** Requirement **
Each line at or after the one containing "QNT Metapure Mass plus - 2500 грамм" should be transcribed exactly, up to and including the final line of the data.
═════ Supplied information ═════
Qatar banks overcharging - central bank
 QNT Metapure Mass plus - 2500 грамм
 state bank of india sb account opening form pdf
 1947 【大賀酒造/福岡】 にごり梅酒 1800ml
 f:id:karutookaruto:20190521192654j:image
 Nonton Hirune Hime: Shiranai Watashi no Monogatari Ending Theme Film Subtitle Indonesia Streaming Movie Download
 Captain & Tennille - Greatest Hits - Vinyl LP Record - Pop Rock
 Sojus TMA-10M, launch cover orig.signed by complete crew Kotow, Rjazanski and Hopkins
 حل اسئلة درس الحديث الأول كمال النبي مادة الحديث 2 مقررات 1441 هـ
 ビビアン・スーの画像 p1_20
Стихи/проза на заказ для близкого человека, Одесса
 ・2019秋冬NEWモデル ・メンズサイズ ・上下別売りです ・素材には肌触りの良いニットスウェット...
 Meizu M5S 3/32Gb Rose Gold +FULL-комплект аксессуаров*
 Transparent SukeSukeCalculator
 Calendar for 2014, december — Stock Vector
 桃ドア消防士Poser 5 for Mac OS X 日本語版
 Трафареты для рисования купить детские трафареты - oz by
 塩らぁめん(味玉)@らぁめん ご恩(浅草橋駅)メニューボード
═════
** Exercise result **
 QNT Metapure Mass plus - 2500 грамм
 state bank of india sb account opening form pdf
 1947 【大賀酒造/福岡】 にごり梅酒 1800ml
 f:id:karutookaruto:20190521192654j:image
 Nonton Hirune Hime: Shiranai Watashi no Monogatari Ending Theme Film Subtitle Indonesia Streaming Movie Download
 Captain & Tennille - Greatest Hits - Vinyl LP Record - Pop Rock
 Sojus TMA-10M, launch cover orig.signed by complete crew Kotow, Rjazanski and Hopkins
 حل اسئلة درس الحديث الأول كمال النبي مادة الحديث 2 مقررات 1441 هـ
 ビビアン・スーの画像 p1_20
Стихи/проза на заказ для близкого человека, Одесса
 ・2019秋冬NEWモデル ・メンズサイズ ・上下別売りです ・素材には肌触りの良いニットスウェット...
 Meizu M5S 3/32Gb Rose Gold +FULL-комплект аксессуаров*
 Transparent SukeSukeCalculator
 Calendar for 2014, december — Stock Vector
 桃ドア消防士Poser 5 for Mac OS X 日本語版
 Трафареты для рисования купить детские трафареты - oz by
 塩らぁめん(味玉)@らぁめん ご恩(浅草橋駅)メニューボード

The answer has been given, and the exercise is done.